━━━━━ Text to read ━━━━━

I was seeing if uh I was seeing if they were gonna send one in.
Yeah, there's one specifically that I mean it's kind of grainy.
Like there's one specifically that's more of like an overhead shot that kind of spot shadows.
And then we'll we'll take some chats.
I'm sure people want to sound off, and then we'll send you over to Russell Brand.
Uh I know we're going late today.
We had that it would have been perfect time, that savant trailer.
What the hell was that?
What was that?
That sounded like uh a Gallimimus.
That was people running.
Yes.
Oh, ready.
Yeah, so looking kind of the top left here.
There you go.
The circle comes around him.
Everybody else is flaying.
This is just a normal citizen coming up, engages.
He starts to actually struggle with one of the perpetrators there.
I don't know if he gets shot at, but he runs back to the back of the bus, and then you've got some security forces running up to help.
But here's the thing.
He didn't just go away.
He bought them some time at least.
Well, and then he goes back in.
Look.
He goes back in to make sure he can help.
Good for him.
That's that's phenomenal.
But by the way, at some point we can look at this too, but when the original footage actually, there it's much clearer.
It's from a car right behind like a calf that kind of pulls sideways, and you see people start running this.
The guy play it really quickly because this guy, this guy gets his he's committed to uh the safety and security, but he's doing it in like a very nonchalant kind of Turkish shooter at the Olympics kind of way.
Yeah.
Uh so you'll see.
Let me see.
So he's in that car right there, the cab that just moved.
Okay, so people are running away.
So shooting attack.
He's in the white cab, gets out.
I don't know.
He doesn't move super fast, isn't really ducking, tries to get his uh I guess.
If you can find that guy's because what happens is he he can't get her out right there.
He goes around to the other side.

━━━━━ Data segment ━━━━━

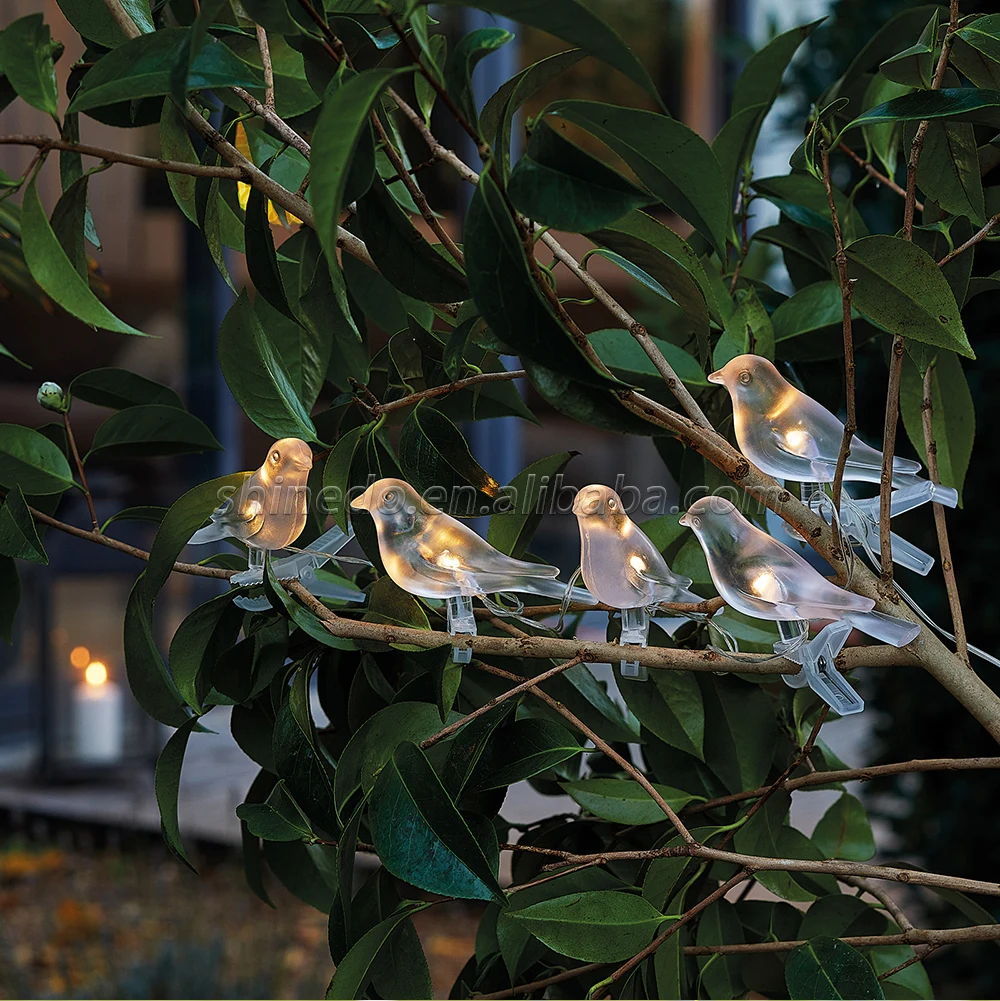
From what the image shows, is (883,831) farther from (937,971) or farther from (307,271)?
(307,271)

━━━━━

▸ **Instructions to follow**: Please rewrite the part of the transcript starting with "What was that?" and going on through "comes around him.", putting "top right" in place of "top left".

▸ **Response to the task**:
What was that?
That sounded like uh a Gallimimus.
That was people running.
Yes.
Oh, ready.
Yeah, so looking kind of the top right here.
There you go.
The circle comes around him.